Oculus hat ein Zeichen gesetzt: Eigenständige VR-Headsets werden endlich Realität. Kabel zum PC oder Gefrickel mit VR-Brille und Smartphone haben ausgedient.

Oculus Go dürfte die Branche aufgeschreckt haben: Ein eigenständiges VR-Headset, mit Controller und das für schlappe 199 Dollar. Klingt zu gut, um wahr zu sein? Ist es vielleicht auch: Zunächst der Preis, denn der wird hier in Europa sicher darüber liegen – vielleicht 249 Euro, wenn man die Umrechnung von 399 Dollar zu 449 Euro zum Vorbild nimmt. Der offizielle Preis in Deutschland steht allerdings noch nicht fest.
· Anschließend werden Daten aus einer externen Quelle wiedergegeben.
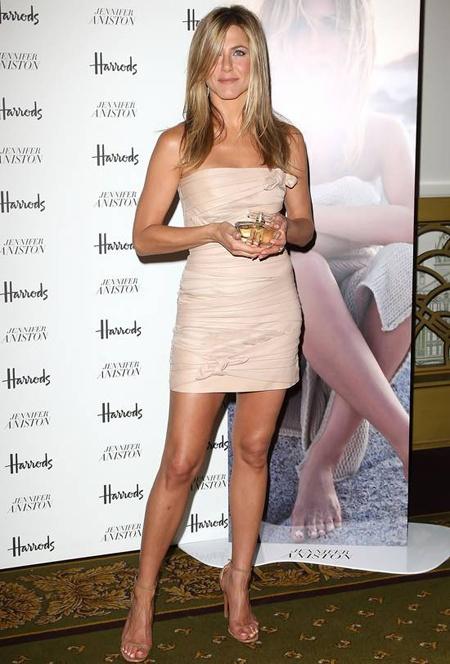 Jennifer Aniston  you like this dress?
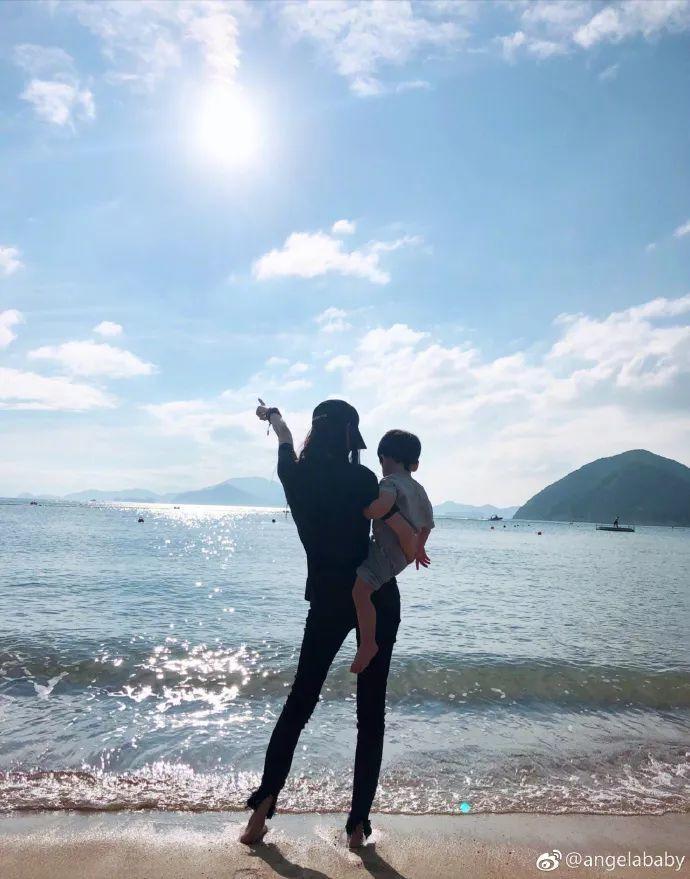 baby曬小海綿近照嚇壞網友:1歲身高像4歲!黃曉明表白破婚變傳聞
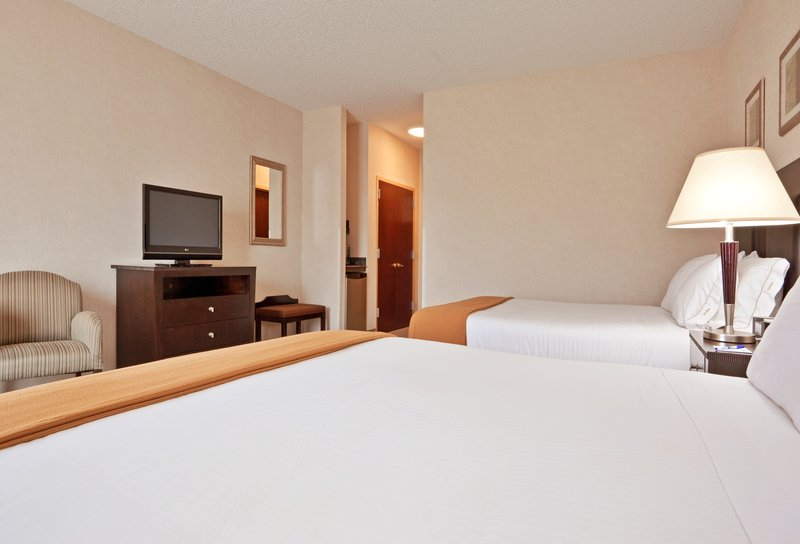 Holiday Inn Express & Suites North East (Erie I-90 Exit 41)-Queen Bed Guest Room<br/>Image from Leonardo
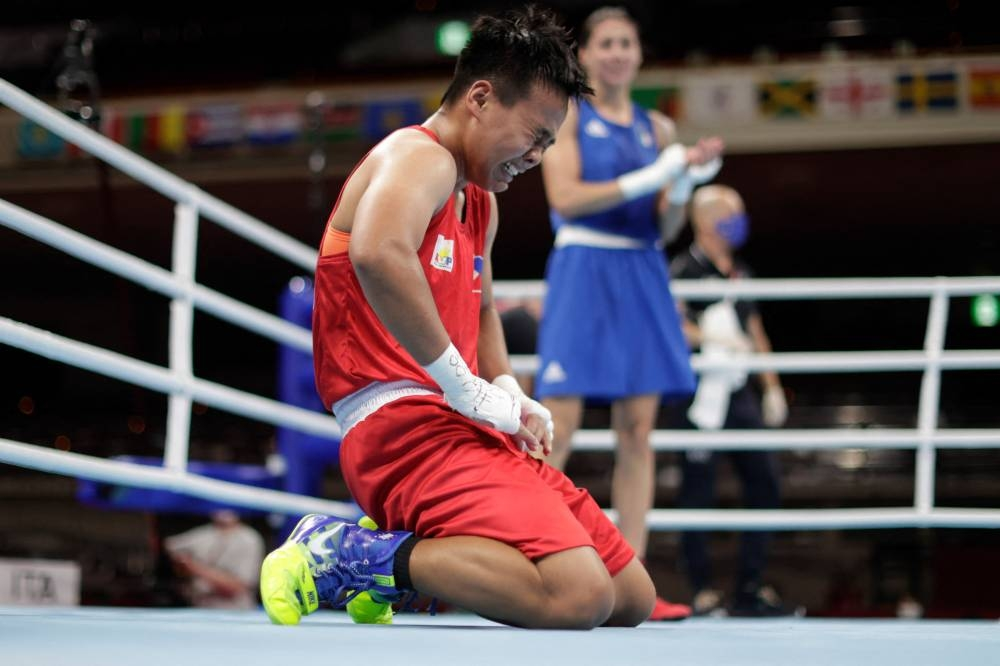 Petecio advances to gold medal fight in Tokyo Olympics thumbnail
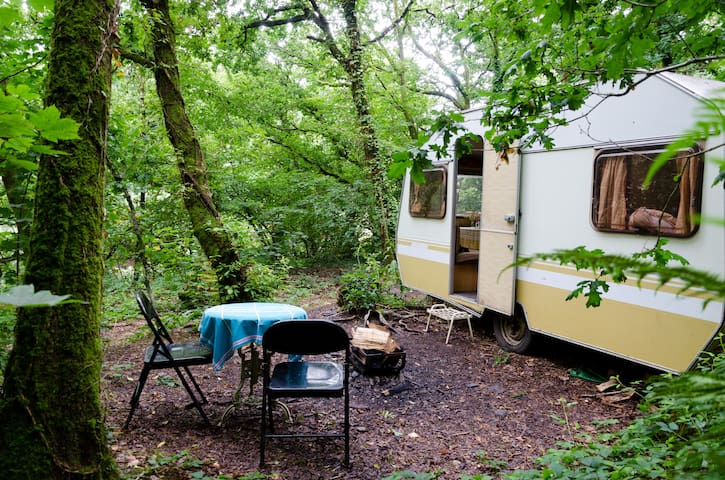 Vintage caravan in a quarry with breakfast - Ashbrittle - Husbil/husvagn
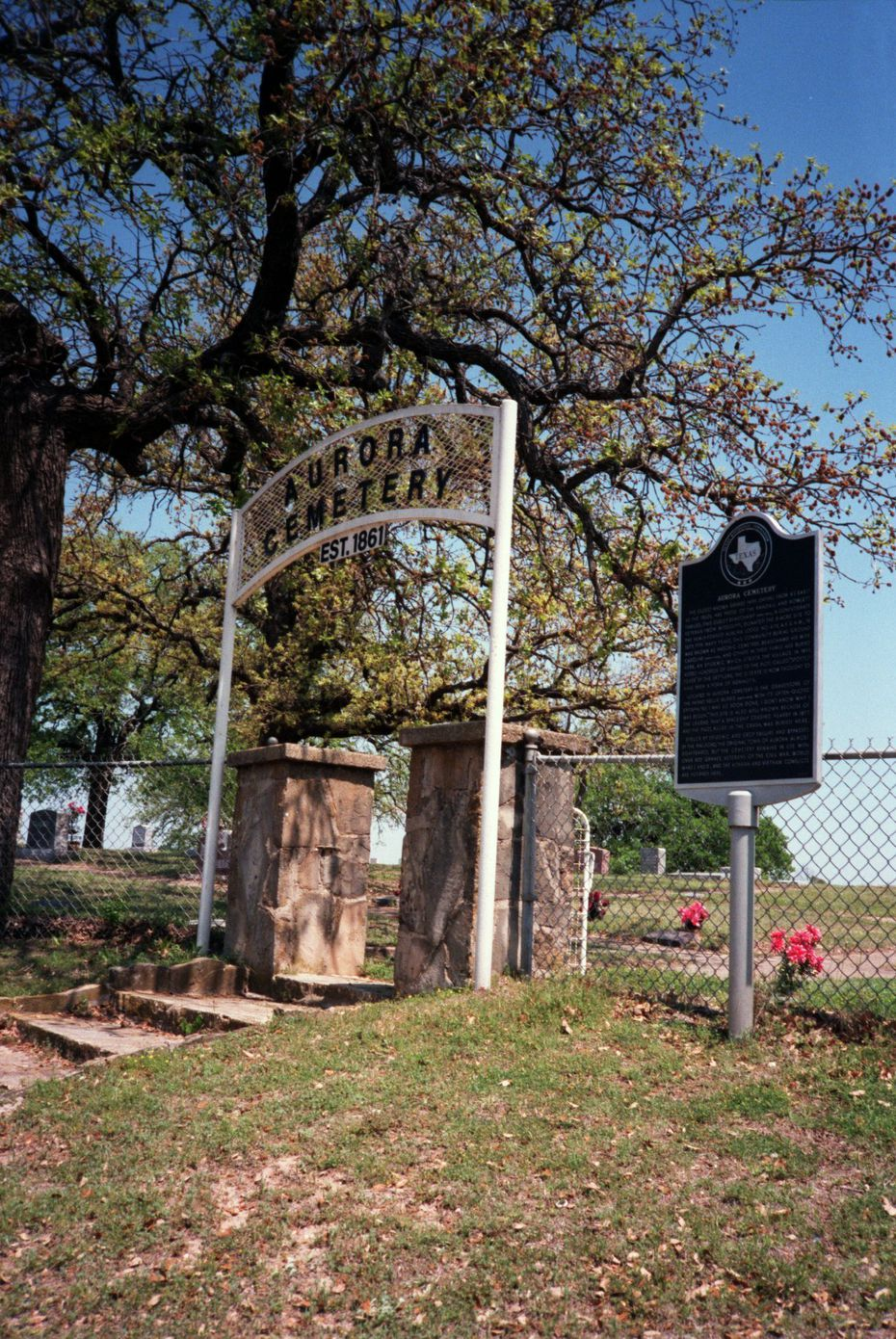 Aurora Cemetery, where the space visitor is said to be buried.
Bei Oculus Go gibt es eine Menge Kompromisse, wie auch John Carmack, CTO bei Oculus, zugibt. Anders wäre der niedrige Einstiegspreis nicht zu realisieren gewesen. Allen voran der Controller, der nur drei Achsen trackt – für Bewegungen im Raum wären aber sechs Achsen nötig. Offenbar verwendet Oculus den Snapdragon 821, um das Headset zu betreiben. Von Beginn an stehen alle Inhalte aus dem Oculus-Store bereit – konkret sind es die Apps, die auch auf Samsungs Gear-VR-Plattform laufen.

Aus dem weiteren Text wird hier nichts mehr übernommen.